Fino al recepimento della direttiva da parte dell’Italia non cambia nulla sul piano operativo.
In particolare:
- non sarà necessario rifare gli APE già emessi;
- gli attestati in corso di validità resteranno validi fino alla loro naturale scadenza;
- le nuove modalità di classificazione entreranno in vigore solo dopo l’adozione delle norme nazionali.

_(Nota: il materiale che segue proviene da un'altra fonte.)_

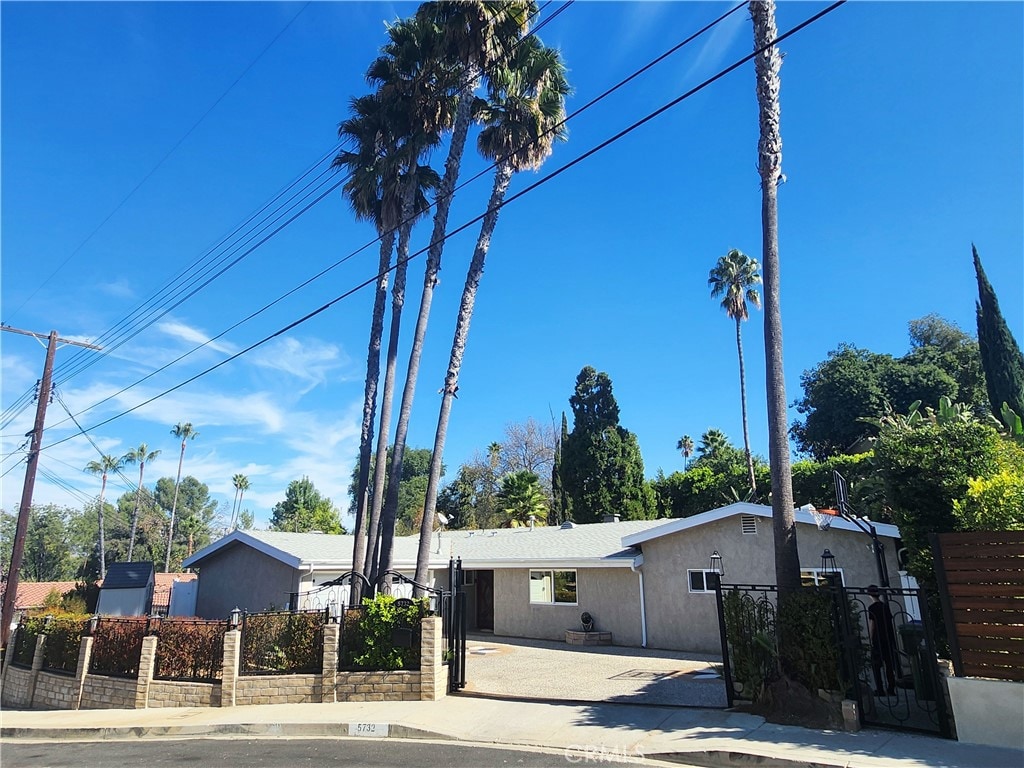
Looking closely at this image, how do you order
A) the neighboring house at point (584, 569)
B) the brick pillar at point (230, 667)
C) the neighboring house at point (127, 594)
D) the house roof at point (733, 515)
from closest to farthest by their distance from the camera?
the brick pillar at point (230, 667) → the house roof at point (733, 515) → the neighboring house at point (584, 569) → the neighboring house at point (127, 594)

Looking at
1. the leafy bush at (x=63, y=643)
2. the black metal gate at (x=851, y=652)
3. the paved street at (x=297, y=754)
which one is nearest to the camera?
the paved street at (x=297, y=754)

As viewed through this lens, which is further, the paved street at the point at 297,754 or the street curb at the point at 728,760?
the paved street at the point at 297,754

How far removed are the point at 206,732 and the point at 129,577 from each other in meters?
18.5

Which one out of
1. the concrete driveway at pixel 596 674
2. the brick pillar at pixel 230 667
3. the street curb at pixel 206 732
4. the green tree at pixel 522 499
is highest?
the green tree at pixel 522 499

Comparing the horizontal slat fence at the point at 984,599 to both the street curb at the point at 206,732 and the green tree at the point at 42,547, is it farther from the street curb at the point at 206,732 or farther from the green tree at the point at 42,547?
the green tree at the point at 42,547

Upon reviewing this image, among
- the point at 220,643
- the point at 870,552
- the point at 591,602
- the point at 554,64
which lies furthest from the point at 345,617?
the point at 554,64

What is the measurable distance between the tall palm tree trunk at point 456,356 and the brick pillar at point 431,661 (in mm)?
4127

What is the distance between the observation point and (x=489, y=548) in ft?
74.3

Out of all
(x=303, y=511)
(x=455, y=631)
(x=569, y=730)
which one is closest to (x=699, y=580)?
(x=455, y=631)

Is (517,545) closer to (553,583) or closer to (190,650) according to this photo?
(553,583)

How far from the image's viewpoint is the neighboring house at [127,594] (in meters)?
24.2

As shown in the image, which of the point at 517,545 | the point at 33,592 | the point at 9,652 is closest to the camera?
the point at 9,652

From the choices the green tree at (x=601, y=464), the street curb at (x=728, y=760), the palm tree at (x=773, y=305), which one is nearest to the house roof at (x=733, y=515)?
the palm tree at (x=773, y=305)

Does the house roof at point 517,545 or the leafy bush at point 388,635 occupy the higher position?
the house roof at point 517,545
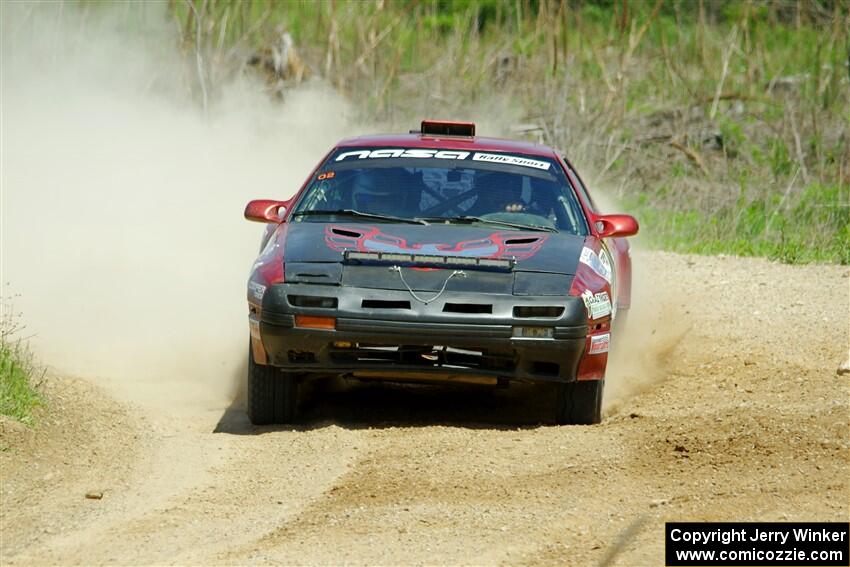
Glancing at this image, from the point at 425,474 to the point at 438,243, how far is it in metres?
1.61

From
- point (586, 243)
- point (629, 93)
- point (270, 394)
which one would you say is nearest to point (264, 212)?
point (270, 394)

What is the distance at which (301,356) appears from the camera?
6.90 meters

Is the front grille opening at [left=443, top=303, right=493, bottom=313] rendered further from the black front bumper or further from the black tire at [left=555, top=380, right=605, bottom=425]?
the black tire at [left=555, top=380, right=605, bottom=425]

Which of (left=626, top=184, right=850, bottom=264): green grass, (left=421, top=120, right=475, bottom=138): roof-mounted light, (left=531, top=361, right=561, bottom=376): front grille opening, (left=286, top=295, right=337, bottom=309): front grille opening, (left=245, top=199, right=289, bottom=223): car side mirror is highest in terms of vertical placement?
(left=421, top=120, right=475, bottom=138): roof-mounted light

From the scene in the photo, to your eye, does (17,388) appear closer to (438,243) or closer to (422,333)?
(422,333)

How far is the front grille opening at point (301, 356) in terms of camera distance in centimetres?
687

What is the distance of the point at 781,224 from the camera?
14.9 metres

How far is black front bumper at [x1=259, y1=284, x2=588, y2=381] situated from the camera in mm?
6699

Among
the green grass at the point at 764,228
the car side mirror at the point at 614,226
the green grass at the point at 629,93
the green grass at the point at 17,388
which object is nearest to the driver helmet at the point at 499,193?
the car side mirror at the point at 614,226

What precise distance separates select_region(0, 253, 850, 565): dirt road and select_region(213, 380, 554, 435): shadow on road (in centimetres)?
2

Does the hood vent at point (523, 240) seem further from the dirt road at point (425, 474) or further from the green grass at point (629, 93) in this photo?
the green grass at point (629, 93)

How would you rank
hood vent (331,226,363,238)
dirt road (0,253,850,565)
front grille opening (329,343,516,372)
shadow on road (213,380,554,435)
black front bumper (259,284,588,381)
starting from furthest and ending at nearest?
1. shadow on road (213,380,554,435)
2. hood vent (331,226,363,238)
3. front grille opening (329,343,516,372)
4. black front bumper (259,284,588,381)
5. dirt road (0,253,850,565)

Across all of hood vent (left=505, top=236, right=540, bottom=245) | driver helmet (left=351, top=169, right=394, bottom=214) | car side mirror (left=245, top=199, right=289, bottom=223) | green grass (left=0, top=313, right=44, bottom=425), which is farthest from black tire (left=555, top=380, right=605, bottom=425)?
green grass (left=0, top=313, right=44, bottom=425)

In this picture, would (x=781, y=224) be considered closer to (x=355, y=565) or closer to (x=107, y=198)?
(x=107, y=198)
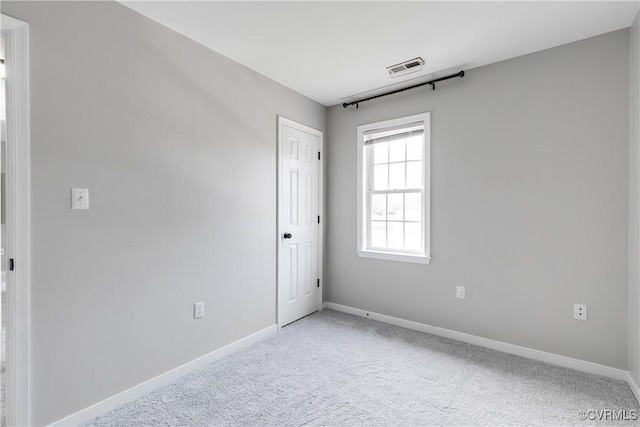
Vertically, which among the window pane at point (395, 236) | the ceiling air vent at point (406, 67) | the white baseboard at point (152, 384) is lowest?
the white baseboard at point (152, 384)

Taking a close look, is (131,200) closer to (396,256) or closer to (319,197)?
(319,197)

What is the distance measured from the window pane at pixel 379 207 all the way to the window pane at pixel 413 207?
10.2 inches

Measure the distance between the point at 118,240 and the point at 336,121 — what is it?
269 centimetres

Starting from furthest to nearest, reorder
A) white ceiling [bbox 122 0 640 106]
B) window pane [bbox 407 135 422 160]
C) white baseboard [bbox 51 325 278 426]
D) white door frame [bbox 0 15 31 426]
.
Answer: window pane [bbox 407 135 422 160]
white ceiling [bbox 122 0 640 106]
white baseboard [bbox 51 325 278 426]
white door frame [bbox 0 15 31 426]

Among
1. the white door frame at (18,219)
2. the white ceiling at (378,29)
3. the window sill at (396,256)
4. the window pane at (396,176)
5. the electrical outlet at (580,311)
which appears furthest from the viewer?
the window pane at (396,176)

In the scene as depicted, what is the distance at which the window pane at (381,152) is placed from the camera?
3.50m

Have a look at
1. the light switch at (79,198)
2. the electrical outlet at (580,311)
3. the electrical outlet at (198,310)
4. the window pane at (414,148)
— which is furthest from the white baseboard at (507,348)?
the light switch at (79,198)

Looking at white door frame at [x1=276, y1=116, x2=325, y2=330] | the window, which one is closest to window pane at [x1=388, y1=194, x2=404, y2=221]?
the window

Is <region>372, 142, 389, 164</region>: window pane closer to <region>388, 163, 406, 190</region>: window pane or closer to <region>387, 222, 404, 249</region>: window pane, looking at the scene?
<region>388, 163, 406, 190</region>: window pane

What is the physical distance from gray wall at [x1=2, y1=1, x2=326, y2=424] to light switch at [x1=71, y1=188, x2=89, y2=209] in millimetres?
34

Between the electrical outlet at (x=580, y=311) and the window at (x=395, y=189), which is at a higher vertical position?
the window at (x=395, y=189)

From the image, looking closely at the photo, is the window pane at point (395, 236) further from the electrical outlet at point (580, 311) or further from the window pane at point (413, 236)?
the electrical outlet at point (580, 311)

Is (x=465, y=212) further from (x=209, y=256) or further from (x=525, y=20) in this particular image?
(x=209, y=256)

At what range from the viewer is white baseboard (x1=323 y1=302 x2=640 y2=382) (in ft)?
7.50
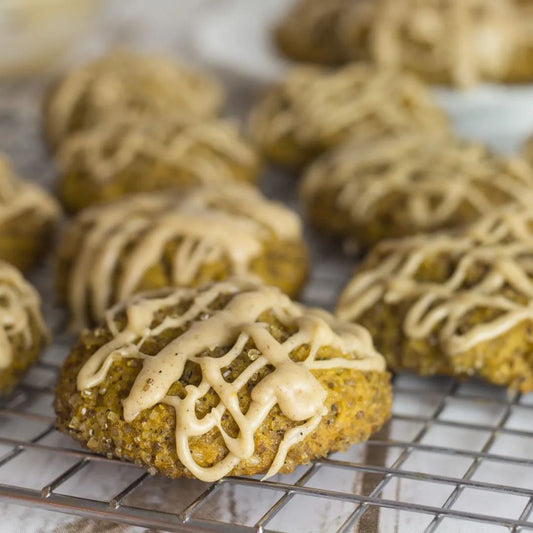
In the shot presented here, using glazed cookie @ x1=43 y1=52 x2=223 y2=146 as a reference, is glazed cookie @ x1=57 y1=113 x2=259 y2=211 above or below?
below

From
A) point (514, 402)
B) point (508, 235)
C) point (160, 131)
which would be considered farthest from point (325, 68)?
point (514, 402)

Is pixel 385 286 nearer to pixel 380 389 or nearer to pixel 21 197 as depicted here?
pixel 380 389

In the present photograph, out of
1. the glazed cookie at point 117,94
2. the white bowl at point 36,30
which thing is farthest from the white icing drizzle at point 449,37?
the white bowl at point 36,30

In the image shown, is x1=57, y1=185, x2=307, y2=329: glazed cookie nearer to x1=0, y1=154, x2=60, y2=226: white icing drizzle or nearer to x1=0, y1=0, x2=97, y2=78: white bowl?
x1=0, y1=154, x2=60, y2=226: white icing drizzle

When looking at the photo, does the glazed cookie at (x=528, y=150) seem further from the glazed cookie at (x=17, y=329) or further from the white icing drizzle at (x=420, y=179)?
the glazed cookie at (x=17, y=329)

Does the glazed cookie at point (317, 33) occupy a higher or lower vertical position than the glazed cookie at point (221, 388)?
higher

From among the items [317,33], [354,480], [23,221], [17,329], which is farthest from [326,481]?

Le principali novità riguarderanno i criteri di calcolo della prestazione energetica, con l’introduzione del GWP (Global Warming Potential). Questo potrebbe portare a una diversa classificazione degli edifici al rinnovo dell’APE, anche senza interventi edilizi o impiantistici.
Il nuovo APE 2026 non cambia il documento che conosciamo, ma cambia profondamente il metodo con cui viene calcolata la prestazione energetica degli edifici.
La riforma introduce:
- maggiore precisione;
- criteri più aderenti alla realtà;
- valutazioni più severe sui ponti termici;
- maggiore attenzione agli impianti e alle fonti rinnovabili.
👉 La normativa è ancora in evoluzione e i dettagli della nuova scala A-G saranno definiti nei prossimi mesi.